Description of the task: In the listing below, find every line with the string "sigmoid" and pull it out.

Information supplied:
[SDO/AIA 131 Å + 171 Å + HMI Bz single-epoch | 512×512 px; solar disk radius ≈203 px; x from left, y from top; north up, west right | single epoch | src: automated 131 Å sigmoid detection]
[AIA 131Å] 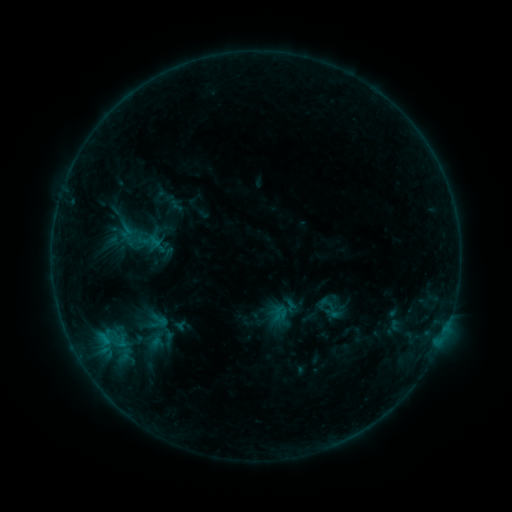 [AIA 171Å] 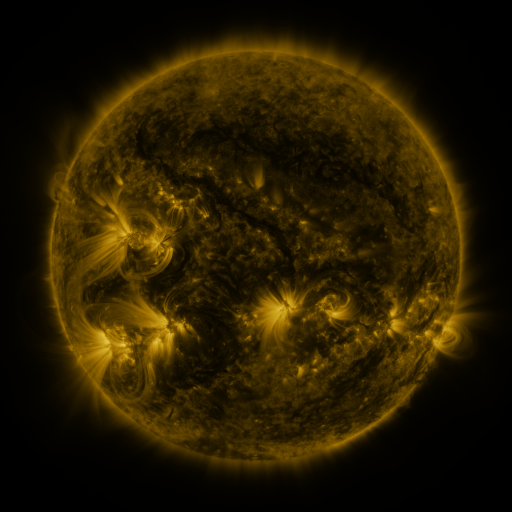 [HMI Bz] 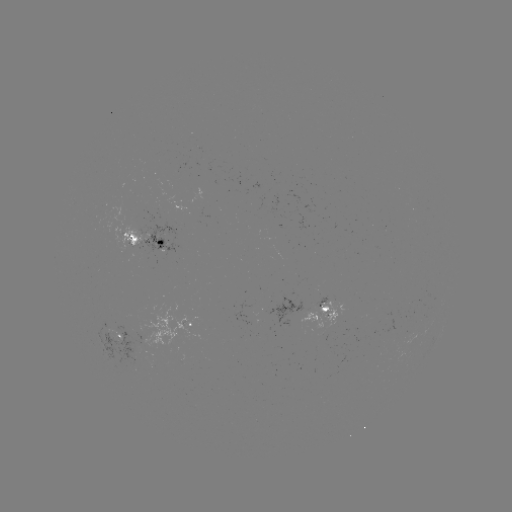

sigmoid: [105, 330, 135, 353]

The answer:
[SDO/AIA 131 Å + 171 Å + HMI Bz single-epoch | 512×512 px; solar disk radius ≈203 px; x from left, y from top; north up, west right | single epoch | src: automated 131 Å sigmoid detection]
sigmoid: [105, 330, 135, 353]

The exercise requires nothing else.